L
yon, 1869. Exploitées, affamées, à bout de force, les ouvrières des filatures lyonnaises osent l’impensable. Elles décident de se mettre en grève ! Trente ans après la première révolte des Canuts, l’idéal socialiste a pris de l’ampleur en Europe et les inégalités sont de plus en plus voyantes. Le moment des revendications est donc arrivé. Pendant deux mois, les courageuses "ovalistes" ou fileuses vont tenir tête aux patrons et aux autorités pour un peu de reconnaissance et d’humanité. Un simple sursaut rapidement maté ou l’annonce de jours meilleurs ? L’Histoire jugera. En attendant, tout le monde dans la rue !

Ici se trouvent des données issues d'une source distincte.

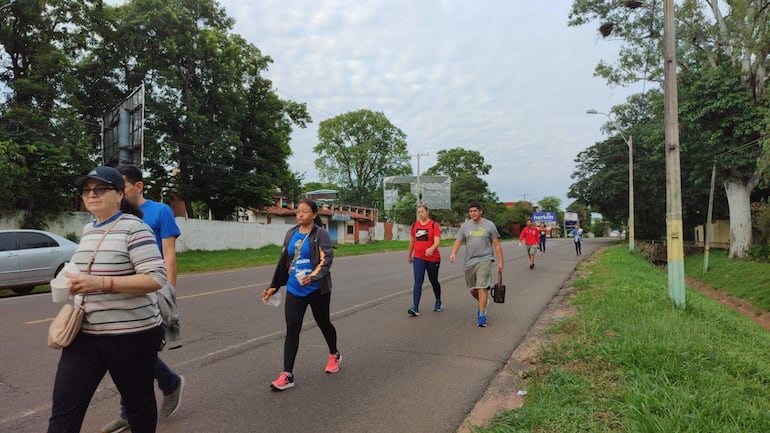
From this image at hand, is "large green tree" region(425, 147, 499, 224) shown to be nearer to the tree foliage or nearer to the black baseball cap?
the tree foliage

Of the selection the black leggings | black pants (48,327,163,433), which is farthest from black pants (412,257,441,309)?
black pants (48,327,163,433)

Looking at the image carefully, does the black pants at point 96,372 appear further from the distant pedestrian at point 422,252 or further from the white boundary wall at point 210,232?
the white boundary wall at point 210,232

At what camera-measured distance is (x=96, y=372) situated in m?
2.30

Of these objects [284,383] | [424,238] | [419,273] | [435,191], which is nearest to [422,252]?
[424,238]

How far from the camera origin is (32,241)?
10883mm

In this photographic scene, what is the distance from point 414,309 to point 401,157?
58172 mm

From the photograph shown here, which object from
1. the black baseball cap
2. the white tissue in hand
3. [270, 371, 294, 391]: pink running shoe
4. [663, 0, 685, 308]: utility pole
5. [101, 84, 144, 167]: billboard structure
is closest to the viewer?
the white tissue in hand

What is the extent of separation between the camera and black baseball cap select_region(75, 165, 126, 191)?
2307 mm

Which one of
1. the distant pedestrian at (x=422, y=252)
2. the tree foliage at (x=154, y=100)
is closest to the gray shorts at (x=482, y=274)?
the distant pedestrian at (x=422, y=252)

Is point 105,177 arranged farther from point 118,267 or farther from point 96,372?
point 96,372

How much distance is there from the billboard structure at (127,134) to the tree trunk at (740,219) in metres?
24.1

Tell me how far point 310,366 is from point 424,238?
3334 mm

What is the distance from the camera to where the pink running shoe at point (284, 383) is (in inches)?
162

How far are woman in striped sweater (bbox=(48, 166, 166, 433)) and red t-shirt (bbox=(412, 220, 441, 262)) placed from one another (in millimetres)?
5496
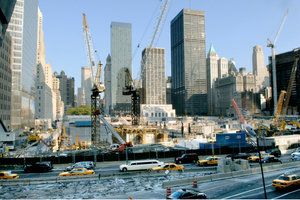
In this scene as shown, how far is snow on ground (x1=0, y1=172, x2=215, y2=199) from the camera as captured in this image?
1695 cm

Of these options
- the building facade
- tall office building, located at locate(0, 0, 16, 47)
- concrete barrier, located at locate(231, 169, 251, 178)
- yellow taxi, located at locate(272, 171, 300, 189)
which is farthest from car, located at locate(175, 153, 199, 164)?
the building facade

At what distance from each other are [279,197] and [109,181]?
13463 millimetres

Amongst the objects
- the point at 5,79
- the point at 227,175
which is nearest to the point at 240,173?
the point at 227,175

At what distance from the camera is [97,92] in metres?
74.1

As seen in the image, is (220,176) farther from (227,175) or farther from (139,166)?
(139,166)

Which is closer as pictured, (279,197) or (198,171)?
(279,197)

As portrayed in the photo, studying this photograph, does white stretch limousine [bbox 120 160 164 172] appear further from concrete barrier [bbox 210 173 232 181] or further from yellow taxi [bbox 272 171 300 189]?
yellow taxi [bbox 272 171 300 189]

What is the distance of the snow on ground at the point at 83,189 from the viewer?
55.6 ft

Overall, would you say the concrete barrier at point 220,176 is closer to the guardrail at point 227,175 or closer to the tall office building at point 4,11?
the guardrail at point 227,175

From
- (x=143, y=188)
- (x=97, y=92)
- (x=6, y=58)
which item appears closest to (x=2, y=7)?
(x=143, y=188)

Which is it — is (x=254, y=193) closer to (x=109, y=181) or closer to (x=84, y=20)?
(x=109, y=181)

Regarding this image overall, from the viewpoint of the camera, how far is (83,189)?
18562mm

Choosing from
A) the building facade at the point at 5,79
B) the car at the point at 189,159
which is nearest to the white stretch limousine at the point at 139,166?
the car at the point at 189,159

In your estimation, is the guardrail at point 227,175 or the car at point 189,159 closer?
the guardrail at point 227,175
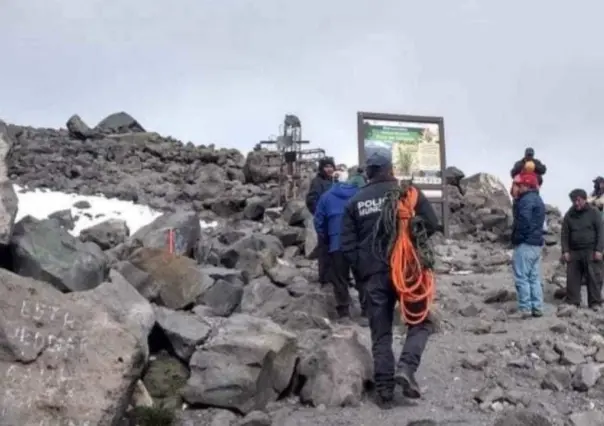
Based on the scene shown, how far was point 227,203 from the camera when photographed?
22.8 meters

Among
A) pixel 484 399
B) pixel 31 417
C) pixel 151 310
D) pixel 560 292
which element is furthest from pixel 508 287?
pixel 31 417

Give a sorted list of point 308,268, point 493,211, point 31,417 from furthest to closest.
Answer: point 493,211 < point 308,268 < point 31,417

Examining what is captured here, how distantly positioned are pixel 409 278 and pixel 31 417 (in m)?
3.25

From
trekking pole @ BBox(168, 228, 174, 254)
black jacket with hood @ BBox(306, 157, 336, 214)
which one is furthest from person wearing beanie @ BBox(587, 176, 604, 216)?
trekking pole @ BBox(168, 228, 174, 254)

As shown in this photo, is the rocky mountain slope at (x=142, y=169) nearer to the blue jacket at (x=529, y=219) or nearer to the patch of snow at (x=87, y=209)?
the patch of snow at (x=87, y=209)

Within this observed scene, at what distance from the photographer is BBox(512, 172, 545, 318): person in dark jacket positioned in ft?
36.7

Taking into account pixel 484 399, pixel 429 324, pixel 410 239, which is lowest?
pixel 484 399

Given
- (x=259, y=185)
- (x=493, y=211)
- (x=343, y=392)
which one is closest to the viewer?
(x=343, y=392)

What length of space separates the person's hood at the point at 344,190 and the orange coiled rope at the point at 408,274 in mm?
3127

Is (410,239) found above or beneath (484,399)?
above

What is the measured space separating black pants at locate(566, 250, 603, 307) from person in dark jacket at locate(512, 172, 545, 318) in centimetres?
112

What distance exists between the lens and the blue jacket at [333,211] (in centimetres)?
1081

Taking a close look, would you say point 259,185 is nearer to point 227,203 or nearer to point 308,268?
point 227,203

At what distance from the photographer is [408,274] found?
7.64 meters
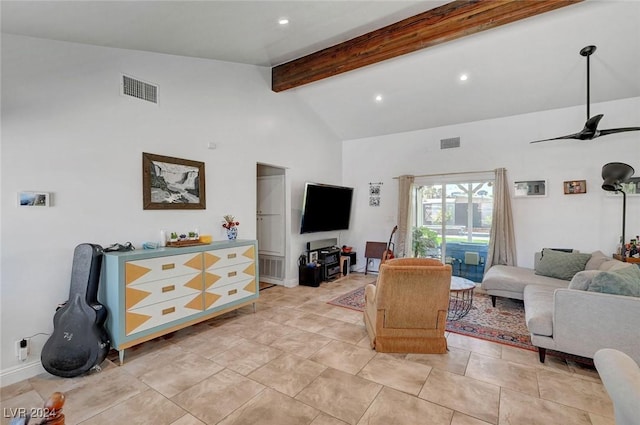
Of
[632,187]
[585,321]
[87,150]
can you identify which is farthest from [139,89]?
[632,187]

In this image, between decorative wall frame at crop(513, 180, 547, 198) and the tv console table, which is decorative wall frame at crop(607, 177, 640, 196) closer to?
decorative wall frame at crop(513, 180, 547, 198)

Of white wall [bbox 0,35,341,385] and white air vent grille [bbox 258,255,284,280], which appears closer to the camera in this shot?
white wall [bbox 0,35,341,385]

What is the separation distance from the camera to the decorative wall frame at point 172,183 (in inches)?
131

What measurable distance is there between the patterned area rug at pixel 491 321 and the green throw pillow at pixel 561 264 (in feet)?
2.07

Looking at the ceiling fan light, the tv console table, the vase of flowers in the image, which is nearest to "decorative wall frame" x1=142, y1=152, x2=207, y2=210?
the vase of flowers

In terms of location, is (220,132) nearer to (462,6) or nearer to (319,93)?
(319,93)

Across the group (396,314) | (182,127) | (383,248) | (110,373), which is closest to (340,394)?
(396,314)

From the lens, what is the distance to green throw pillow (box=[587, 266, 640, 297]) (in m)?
2.43

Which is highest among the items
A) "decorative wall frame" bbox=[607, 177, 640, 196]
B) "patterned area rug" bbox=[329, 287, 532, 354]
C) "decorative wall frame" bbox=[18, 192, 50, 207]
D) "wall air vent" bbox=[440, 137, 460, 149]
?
"wall air vent" bbox=[440, 137, 460, 149]

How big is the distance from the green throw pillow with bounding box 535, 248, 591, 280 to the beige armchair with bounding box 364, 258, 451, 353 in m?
2.57

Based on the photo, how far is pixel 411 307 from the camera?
112 inches

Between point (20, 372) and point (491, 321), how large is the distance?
194 inches

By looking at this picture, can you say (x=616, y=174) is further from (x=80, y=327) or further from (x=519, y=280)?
(x=80, y=327)

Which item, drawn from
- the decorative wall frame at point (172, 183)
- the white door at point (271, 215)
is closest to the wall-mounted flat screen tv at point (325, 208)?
the white door at point (271, 215)
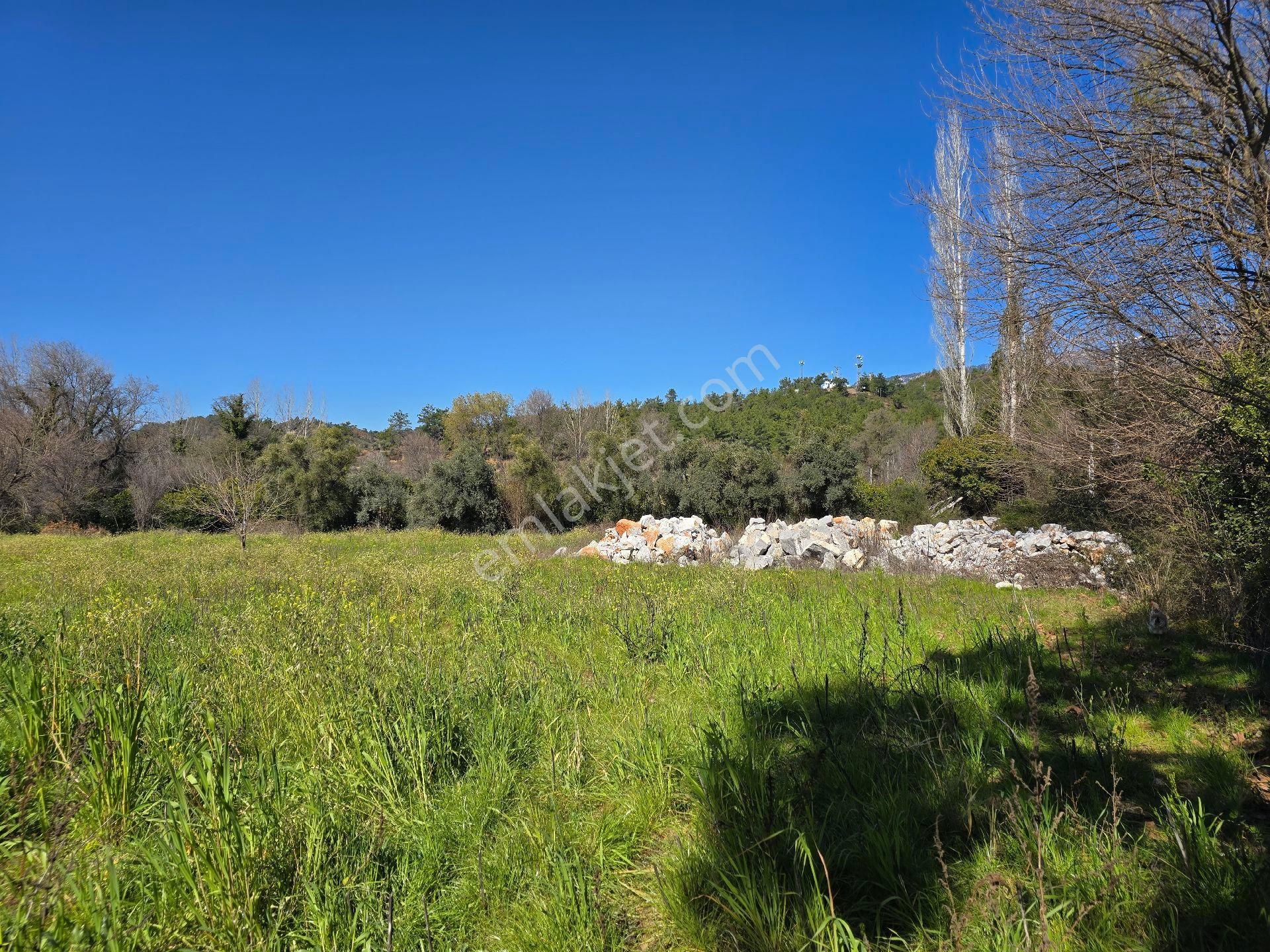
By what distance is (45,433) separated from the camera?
81.8 feet

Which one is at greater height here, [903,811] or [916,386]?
[916,386]

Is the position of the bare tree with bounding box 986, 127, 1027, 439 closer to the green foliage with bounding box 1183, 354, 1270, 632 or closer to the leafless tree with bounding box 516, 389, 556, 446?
the green foliage with bounding box 1183, 354, 1270, 632

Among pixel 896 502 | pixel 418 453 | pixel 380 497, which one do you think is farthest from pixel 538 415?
pixel 896 502

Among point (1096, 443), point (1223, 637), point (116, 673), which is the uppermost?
point (1096, 443)

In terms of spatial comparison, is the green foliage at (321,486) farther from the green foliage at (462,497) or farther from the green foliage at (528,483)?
the green foliage at (528,483)

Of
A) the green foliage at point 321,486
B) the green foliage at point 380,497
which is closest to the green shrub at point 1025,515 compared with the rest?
the green foliage at point 380,497

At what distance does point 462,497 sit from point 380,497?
4862 mm

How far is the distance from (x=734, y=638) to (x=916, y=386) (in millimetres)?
43643

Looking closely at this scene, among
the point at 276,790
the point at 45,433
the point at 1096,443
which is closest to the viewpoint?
the point at 276,790

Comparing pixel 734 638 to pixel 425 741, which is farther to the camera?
pixel 734 638

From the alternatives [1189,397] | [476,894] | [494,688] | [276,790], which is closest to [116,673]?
[276,790]

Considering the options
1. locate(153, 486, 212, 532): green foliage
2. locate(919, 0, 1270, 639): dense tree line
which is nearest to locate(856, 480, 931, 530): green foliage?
locate(919, 0, 1270, 639): dense tree line

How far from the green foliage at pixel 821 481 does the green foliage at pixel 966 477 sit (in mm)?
2227

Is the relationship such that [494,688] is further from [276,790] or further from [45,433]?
[45,433]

Auteur engagé avec des titres tels que Mémoires d’un ouvrier,Viva l'anarchie ! ou Dolorès, Bruno Loth remonte de quelques années et raconte ce qui est considéré comme la première grève féminine dans La fabrique des insurgées. Pour nourrir cette évocation, il a imaginé une brochette de personnages représentatifs et les a mêlés à des personnalités existantes. La misère endémique, l’exode rural, les usines-bagnes où les petits chefs font régner la terreur, le sort réservé aux femmes et aux enfants, etc., le scénario est direct et, sans être à charge, limpide sur la situation des travailleuses à l’époque. De plus, une multitude de petits détails permettent de renforcer le ressenti de ces temps difficiles. L’anecdote, par exemple, où ces dames réalisent qu’aucune d’entre elles ne savent écrire et qu’elles sont obligées de s’en remettre à un homme afin de dresser la liste de leurs demandes apporte un éclairage aveuglant sur la réalité sociale ambiante.
La narration très classique est soutenue par une reconstitution générale (machineries, costumes, etc.) d’une excellente tenue. Didactisme de rigueur, quelques moments tire-larmes et un fond militant totalement assumé rendent la lecture agréable. Pour les curieux, il est intéressant et pertinent de compléter l’ouvrage avec Fileuses de soie de Sylviane Corgiat, Bruno Lecigne et Jean-Côme (La boîte à bulles, 2024). Ce récit très comparable dans sa forme se penche avec une attention similaire et une même rigueur sur le sort des actrices de l’étape précédente de la production des soieries.
Page d’Histoire narrée sans fard, avec la bonne distance critique, La fabrique des insurgées met de l’avant un épisode méconnu du long combat pour l’égalité des sexes et de la lutte des classes.